Problems and tasks
A) Reproduce the part of the investment policies text that opens with the words containing "May not purchase" and closes with "with SEC rules.".
B) In the investment policies text, which fund is exempt from the policy on acquiring securities of registered open-end investment companies or registered unit investment trusts?

Non-Fundamental Investment Policies. Each of the Funds:
(1)
May not purchase securities on margin, make short sales of securities, or maintain a short position, provided that this policy shall not be deemed to be applicable to the purchase or sale of when issued or delayed delivery securities, or to short sales that are covered in accordance with SEC rules.
(2)
May not acquire securities of other investment companies, except as permitted by the 1940 Act or any order pursuant thereto.
(3)
May not acquire the securities of registered open-end investment companies or registered unit investment trusts in reliance on Section 12(d)(1)(F) or 12(d)(1)(G) of the 1940 Act (except that the policy does not apply to the Diversified Fund).

Provided material
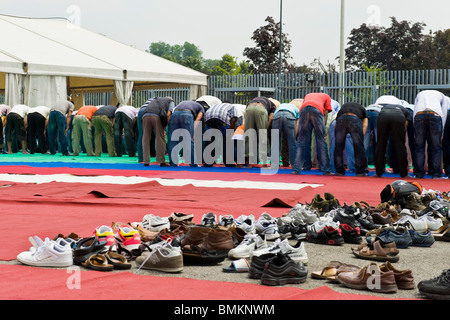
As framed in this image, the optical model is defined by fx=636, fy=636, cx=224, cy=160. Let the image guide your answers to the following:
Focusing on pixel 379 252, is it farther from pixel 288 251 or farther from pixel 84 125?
pixel 84 125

Replies
A)
May not purchase securities on margin, make short sales of securities, or maintain a short position, provided that this policy shall not be deemed to be applicable to the purchase or sale of when issued or delayed delivery securities, or to short sales that are covered in accordance with SEC rules.

B) The Diversified Fund.